#### [Work to complete]
[1] From the validations post, list each benefit it gives for having a common validation base class.
[2] Pick up the validations post after its last line and continue it in the same point-form style.

#### [Source extract]

It has come to my attention the above wall of text is a little
intimidating and is holding back adoption ;)

So I present to you a summary, in ADD-friendly, fixed-with 68-char
column formatted (to appease google's crazy ML reader) point form:

- I re-wrote ActiveModel::Validations -> renamed to
ActiveMoldel::Validatable
- Inspired by the Validatable gem (sort of)
- Would like to replace ActiveRecord::Validation with it

MAJOR CHANGES:

1. Validations
==============

- no longer callback chain based

- every validation is an object
- one validation object per class, per attribute
- but can also just attach validations to another object instead
- like ohhh... saaay... a state machine transition object
- BAM - instant state-based validations
- cool possibilities:
- serialize validations to JS functions (or somesuch)
- translate certain validation to RDBMS constraints
- the point is, it's easier/better to reason about validation
as stand-alone abstractions

- common validation base class is super handy
- easy to add options across validations (:unless, :groups -
whatever you feel like)
- allows us to keep AM:Validations context-neutral
- ActiveRecord-specific options like :on are easily added
without disturbing AM:V

2. Errors
=========

- Previous implementation filled me with hate:
- .errors[:whatever] #=> maybe an array, maybe just 1 item
- WTF who does this? nobody.
- Not quite a hash, not quite anything else
- HATE

- New implementation: ERRORS ARE AN ARRAY
- @person.errors -> returns array-like of ALL errors,
including
:base, errors on associates, whatever
- @person.errors[:name] is a no-no. [] is used for index access
just like a normal array. e.g. @person.errors[2..4] etc

- You can FILTER errors for a specific attribute using
errors.on()

#### [Extracted information]
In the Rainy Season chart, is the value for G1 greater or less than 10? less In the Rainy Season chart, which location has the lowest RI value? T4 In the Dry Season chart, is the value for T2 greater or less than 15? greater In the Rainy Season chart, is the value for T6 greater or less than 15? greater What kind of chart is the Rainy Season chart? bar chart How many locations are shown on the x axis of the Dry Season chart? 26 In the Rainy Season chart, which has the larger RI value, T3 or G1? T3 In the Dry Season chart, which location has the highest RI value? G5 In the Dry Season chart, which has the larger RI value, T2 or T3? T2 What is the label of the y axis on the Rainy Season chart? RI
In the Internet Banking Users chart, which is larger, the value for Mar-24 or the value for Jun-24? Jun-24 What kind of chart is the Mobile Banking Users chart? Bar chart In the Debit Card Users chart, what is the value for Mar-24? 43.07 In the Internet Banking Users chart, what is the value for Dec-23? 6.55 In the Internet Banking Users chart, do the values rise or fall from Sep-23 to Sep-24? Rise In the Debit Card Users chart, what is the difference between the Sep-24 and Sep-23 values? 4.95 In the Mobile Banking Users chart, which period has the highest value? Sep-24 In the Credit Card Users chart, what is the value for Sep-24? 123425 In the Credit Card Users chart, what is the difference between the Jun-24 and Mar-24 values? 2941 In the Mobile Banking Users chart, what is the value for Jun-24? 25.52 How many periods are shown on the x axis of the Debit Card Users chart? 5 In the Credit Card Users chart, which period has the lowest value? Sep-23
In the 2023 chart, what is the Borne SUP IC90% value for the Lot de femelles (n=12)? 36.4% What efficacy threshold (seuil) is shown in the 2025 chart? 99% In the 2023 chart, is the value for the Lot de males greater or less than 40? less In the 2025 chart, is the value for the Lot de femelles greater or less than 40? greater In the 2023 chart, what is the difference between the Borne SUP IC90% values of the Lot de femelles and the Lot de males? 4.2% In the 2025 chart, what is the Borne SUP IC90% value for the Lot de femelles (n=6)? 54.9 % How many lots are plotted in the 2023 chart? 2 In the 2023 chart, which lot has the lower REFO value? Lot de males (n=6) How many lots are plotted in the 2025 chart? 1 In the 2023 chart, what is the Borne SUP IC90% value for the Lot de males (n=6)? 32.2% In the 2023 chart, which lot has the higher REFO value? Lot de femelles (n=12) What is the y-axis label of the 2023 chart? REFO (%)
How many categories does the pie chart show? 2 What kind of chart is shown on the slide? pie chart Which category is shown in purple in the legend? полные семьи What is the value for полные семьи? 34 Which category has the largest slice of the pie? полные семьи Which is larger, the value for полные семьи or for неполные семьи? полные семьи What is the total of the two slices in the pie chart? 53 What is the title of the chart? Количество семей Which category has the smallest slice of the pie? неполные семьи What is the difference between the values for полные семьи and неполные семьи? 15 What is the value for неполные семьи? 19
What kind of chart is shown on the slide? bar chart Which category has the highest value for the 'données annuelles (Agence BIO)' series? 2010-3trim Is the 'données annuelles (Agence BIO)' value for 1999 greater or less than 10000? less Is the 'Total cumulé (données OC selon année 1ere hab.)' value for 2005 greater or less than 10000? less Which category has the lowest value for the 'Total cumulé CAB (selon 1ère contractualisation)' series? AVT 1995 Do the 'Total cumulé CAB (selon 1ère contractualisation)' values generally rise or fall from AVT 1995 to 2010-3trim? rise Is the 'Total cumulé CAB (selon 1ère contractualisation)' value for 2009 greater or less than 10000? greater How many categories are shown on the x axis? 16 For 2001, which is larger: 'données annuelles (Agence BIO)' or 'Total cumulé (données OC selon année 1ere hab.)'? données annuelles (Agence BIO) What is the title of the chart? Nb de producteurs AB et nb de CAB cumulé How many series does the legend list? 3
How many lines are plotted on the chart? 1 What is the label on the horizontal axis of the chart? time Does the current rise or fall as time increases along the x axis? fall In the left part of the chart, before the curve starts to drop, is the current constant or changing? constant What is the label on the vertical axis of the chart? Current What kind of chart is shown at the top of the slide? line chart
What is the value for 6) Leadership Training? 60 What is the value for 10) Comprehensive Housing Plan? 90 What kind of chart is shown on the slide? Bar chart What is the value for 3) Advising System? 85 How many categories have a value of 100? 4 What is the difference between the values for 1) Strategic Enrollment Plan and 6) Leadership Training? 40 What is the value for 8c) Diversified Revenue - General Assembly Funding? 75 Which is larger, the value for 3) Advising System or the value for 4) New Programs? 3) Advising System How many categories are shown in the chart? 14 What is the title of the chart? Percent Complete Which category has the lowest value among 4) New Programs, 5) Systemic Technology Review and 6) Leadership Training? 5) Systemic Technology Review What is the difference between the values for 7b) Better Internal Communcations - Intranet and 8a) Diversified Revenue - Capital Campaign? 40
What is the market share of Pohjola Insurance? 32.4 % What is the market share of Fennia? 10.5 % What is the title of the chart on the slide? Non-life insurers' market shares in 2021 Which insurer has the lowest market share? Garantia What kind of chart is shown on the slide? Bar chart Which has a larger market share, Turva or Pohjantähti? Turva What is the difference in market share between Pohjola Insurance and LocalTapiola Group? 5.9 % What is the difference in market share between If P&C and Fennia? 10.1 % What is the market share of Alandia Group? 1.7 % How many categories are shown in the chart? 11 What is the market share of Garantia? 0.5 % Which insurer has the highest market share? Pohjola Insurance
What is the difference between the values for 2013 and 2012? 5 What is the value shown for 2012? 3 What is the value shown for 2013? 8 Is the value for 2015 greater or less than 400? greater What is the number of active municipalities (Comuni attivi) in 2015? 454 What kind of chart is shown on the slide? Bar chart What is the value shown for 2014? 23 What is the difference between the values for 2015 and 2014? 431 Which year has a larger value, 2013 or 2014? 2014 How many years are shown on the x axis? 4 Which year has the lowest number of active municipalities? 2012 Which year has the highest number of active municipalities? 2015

#### [Outputs for the tasks]
[1]
- Easy to add options across validations (:unless, :groups, whatever you feel like)
- Allows us to keep AM:Validations context-neutral
- ActiveRecord-specific options like :on are easily added without disturbing AM:V

[2]
- e.g. @person.errors.on(:name)
- or maybe @person.errors.on(:company)
- includes errors from associated Company object
- the returned array is still an Errors instance
- so you can do
@person.errors.on(:company).on(:business_number)

- Error messages themselves encapsulated in ErrorMessage class
- each error message knows who it belongs to
- handy for certain kinds of AJAX tricks
- easier to work with in general
- @person.errors.add("msg") converts strings to ErrorMessages
automatically
- @person.errors.on(:name).add("msg") will do the right thing
for configuring the ErrorMessage object
- lots of edge cases -> see bigger writeup above

- ErrorMessages have far more powerful templating facilities then
the printf based system from before.
- e.g. "{attribute_name} '{value}' must not exceed {max}
{units}."
- shows up as "User name 'fofofofofoffofofo' must not exceed
10 characters."
- More helpful default error messages, no longer constrained in
word-order.
- Pretty much required for i18n-able default error messages.

That's the gist of it!

Read mega-post above for the details.

Ruy Asan (rubyruy)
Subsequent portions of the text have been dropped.